--- START ---

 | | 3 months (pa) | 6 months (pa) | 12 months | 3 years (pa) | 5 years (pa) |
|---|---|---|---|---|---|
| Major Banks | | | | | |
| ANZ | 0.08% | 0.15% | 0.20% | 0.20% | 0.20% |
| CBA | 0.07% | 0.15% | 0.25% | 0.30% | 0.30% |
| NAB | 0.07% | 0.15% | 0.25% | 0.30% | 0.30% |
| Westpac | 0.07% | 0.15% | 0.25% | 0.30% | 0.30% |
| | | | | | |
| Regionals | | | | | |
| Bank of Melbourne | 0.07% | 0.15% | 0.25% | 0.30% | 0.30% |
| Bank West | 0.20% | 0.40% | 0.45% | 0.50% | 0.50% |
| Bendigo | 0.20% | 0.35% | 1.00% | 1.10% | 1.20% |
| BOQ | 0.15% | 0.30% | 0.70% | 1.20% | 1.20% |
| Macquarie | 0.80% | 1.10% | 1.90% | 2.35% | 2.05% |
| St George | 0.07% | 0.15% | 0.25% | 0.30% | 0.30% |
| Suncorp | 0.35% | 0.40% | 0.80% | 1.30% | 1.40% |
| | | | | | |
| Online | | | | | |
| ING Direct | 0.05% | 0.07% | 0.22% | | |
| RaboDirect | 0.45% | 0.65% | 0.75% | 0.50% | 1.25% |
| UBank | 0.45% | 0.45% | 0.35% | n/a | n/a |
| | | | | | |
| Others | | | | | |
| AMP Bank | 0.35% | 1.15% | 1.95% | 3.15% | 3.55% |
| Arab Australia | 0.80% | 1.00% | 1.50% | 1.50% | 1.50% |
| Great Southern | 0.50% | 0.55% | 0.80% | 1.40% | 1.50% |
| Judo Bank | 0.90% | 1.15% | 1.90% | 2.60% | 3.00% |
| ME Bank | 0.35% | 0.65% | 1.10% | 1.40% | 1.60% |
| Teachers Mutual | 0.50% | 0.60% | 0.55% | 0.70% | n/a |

--- END ---

How to complete this task: Repeat precisely, and with nothing added, every line from the one containing "1.30% | 1.40% |" to the last line of the listing above.

Output of the task:
| Suncorp | 0.35% | 0.40% | 0.80% | 1.30% | 1.40% |
| | | | | | |
| Online | | | | | |
| ING Direct | 0.05% | 0.07% | 0.22% | | |
| RaboDirect | 0.45% | 0.65% | 0.75% | 0.50% | 1.25% |
| UBank | 0.45% | 0.45% | 0.35% | n/a | n/a |
| | | | | | |
| Others | | | | | |
| AMP Bank | 0.35% | 1.15% | 1.95% | 3.15% | 3.55% |
| Arab Australia | 0.80% | 1.00% | 1.50% | 1.50% | 1.50% |
| Great Southern | 0.50% | 0.55% | 0.80% | 1.40% | 1.50% |
| Judo Bank | 0.90% | 1.15% | 1.90% | 2.60% | 3.00% |
| ME Bank | 0.35% | 0.65% | 1.10% | 1.40% | 1.60% |
| Teachers Mutual | 0.50% | 0.60% | 0.55% | 0.70% | n/a |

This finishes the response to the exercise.